Meno lavoro, meno affluenza: il dato delle regioni
A consegnarci questa consapevolezza, si sarà capito, è stato il fallimento del referendum dell’8-9 giugno. In particolare per i quattro quesiti riguardanti il lavoro. A parlare sono i numeri. Nel 2024 secondo i dati Istat sono tre le regioni che superano la doppia cifra per disoccupazione totale: Calabria, Campania e Sicilia. Due su tre (Sicilia e Calabria) le ritroviamo al fondo della classifica per l’affluenza al referendum. E se è vero che regioni come il Friuli e il Veneto hanno percentuali di affluenza simili, pur essendo tra quelle con il tasso di disoccupazione tra i più bassi in Italia, è altrettanto plausibile affermare che si tratta di territori storicamente orientati a destra, che verosimilmente hanno sentito il richiamo della propaganda del “non-voto” del governo. Discorso analogo vale per le regioni (ma anche le province) “rosse”, dove l’affluenza è stata più alta. Effetti, in parte, della politicizzazione del referendum.

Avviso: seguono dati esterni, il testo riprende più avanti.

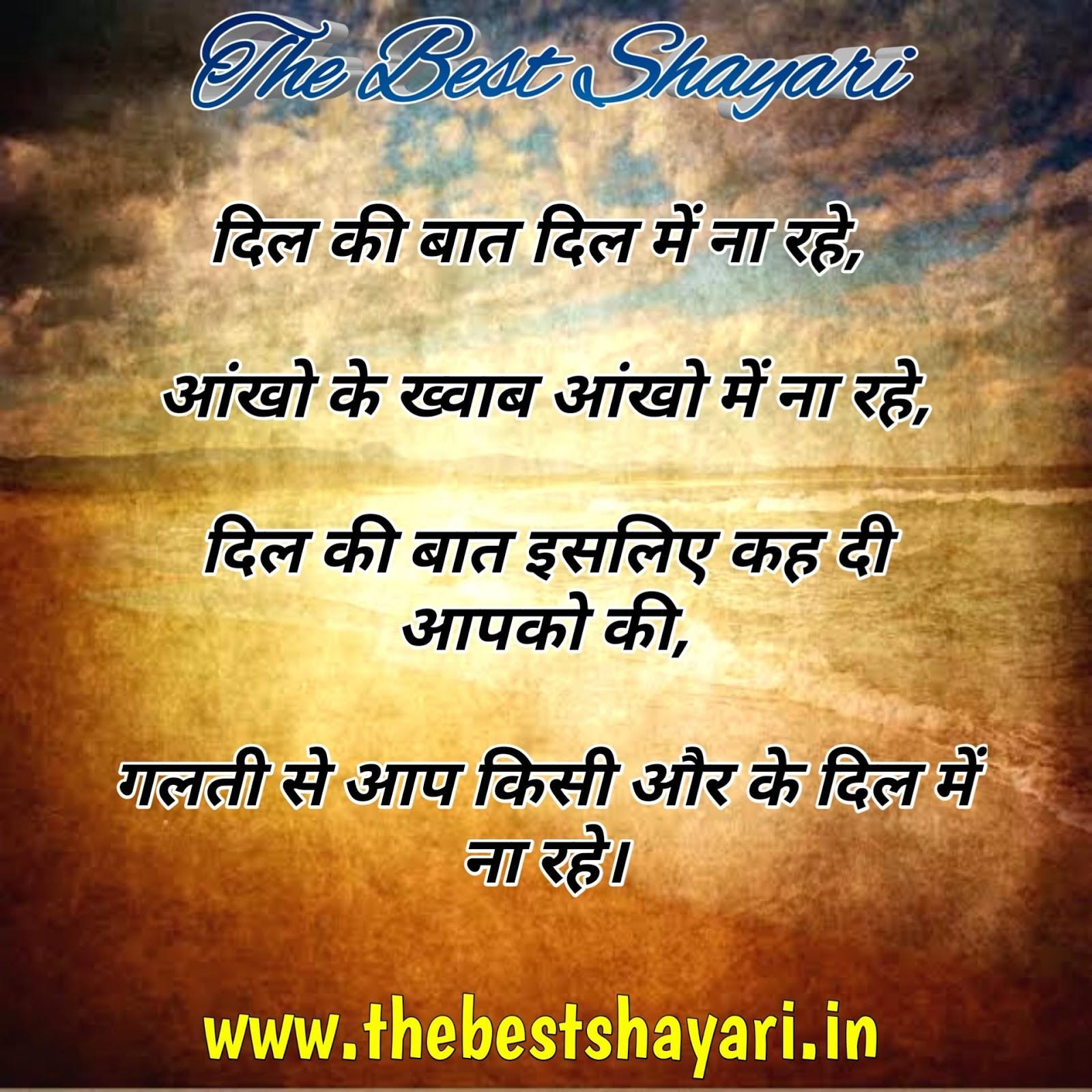 Love shayari for gf in hindi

Altri indizi che depongono a favore di questa “strana” correlazione suggestiva tra disoccupazione e disinteressa al referendum sul lavoro si riscontrano andando a guardare i dati di Puglia, Molise e Abruzzo (quarta, quinta e sesta regione per disoccupati): tutte rimaste sotto la media di affluenza nazionale al voto per il referendum.

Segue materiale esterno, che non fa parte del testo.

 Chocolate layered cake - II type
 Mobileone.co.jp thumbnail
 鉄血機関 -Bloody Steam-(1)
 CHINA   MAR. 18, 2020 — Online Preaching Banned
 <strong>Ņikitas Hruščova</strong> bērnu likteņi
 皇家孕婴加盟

La situazione delle province toscane
Per provare a trarre qualche indicazione di più dai numeri passiamo alla Toscana. Qui, con il 4% di disoccupazione, uno dei dati migliori nel Paese, la percentuale di chi si è recato alle urne è al 39,1%. La più alta d’Italia. Ma è dall’analisi del voto nelle province che si traggono elementi di continuità con la tesi della correlazione che si sta abbozzando.
Il dato più basso sull’affluenza si registra in provincia di Grosseto (31,46%, otto punti sotto la media regionale). Ebbene, si tratta della terza provincia con il tasso di disoccupazione più alto in Toscana (5,2%). La prima è Pistoia (6,5%), che con il suo 35,14% è sotto di quattro punti alla media regionale. E Massa-Carrara che con il suo 6,2% di disoccupati ha portato alle urne il 33,3% degli aventi diritto.
Capovolgendo la piramide l’impressione è anche più netta: Firenze, Siena e Prato sono le province con meno disoccupati. Le prime due hanno superato la soglia del 39,09% toscana (Firenze ampiamente, 46%), con Prato che si è fermata poco sotto, 37,46%.
Il lavoro reale nel Paese: un tema rimasto in ombra
Quelle che in modo approssimativo vengono chiamate periferie, quei luoghi e quelle comunità dove inflazione, erosione del welfare e impoverimento del lavoro hanno martellato più forte sulle condizioni di vita, sono quelle dove gli appelli per la difesa dei diritti e per l’esercizio della democrazia diretta hanno avuto meno effetto. Lo ha notato anche un’analisi socio-demografica fatta a caldo da Youtrend: “A trainare finora il voto dei referendum sono stati maggiormente i comuni con più elettori laureati”.
Restano più interrogativi che certezze, com'è giusto che sia quando si propone un’ipotesi più evocativa che dimostrata. Ma sono domande che toccano il cuore della storia democratica del Paese. Se davvero vogliamo colmare il divario tra cittadini e istituzioni, dobbiamo tornare a investire nella formazione civica, immaginare forme di partecipazione più accessibili e inclusive, ripensare strumenti come il referendum perché siano davvero comprensibili e coinvolgenti. E soprattutto, ricucire il legame – oggi troppo spesso lacerato – tra la politica e la vita concreta delle persone.